== Source material

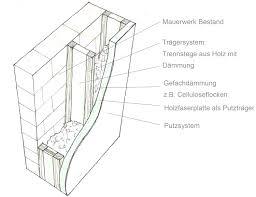 Fassadensanierung Waldwerk Zimmerei Holzbau In Rheinstetten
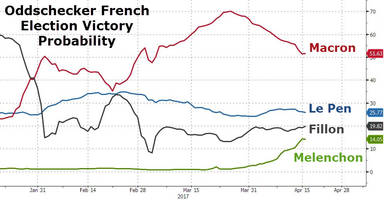 the coming french revolution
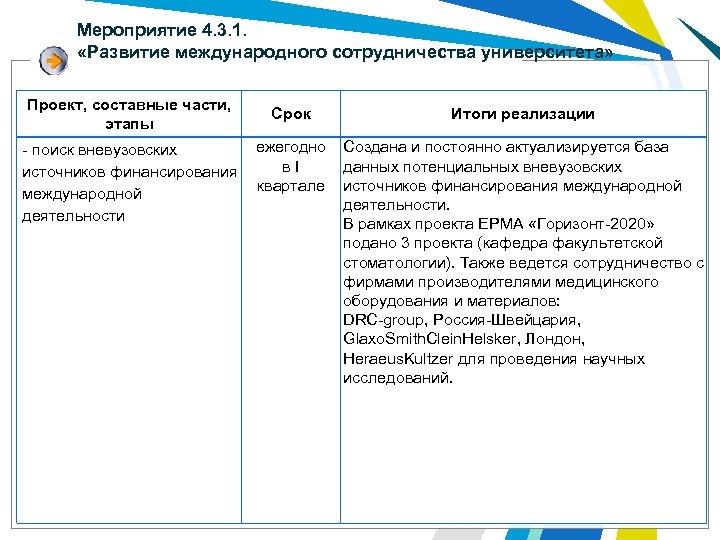 Мероприятие 4. 3. 1. «Развитие международного сотрудничества университета» Проект, составные части, этапы Срок ежегодно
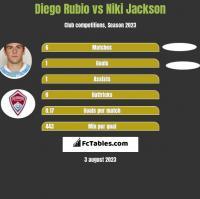 Diego Rubio vs Niki Jackson h2h player stats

====

Exercise requirements: No pictures go in the copy. Output exactly the lines from the line containing "the coming french revolution" through the end of the listing above.

The answer:
 the coming french revolution
 Мероприятие 4. 3. 1. «Развитие международного сотрудничества университета» Проект, составные части, этапы Срок ежегодно
 Diego Rubio vs Niki Jackson h2h player stats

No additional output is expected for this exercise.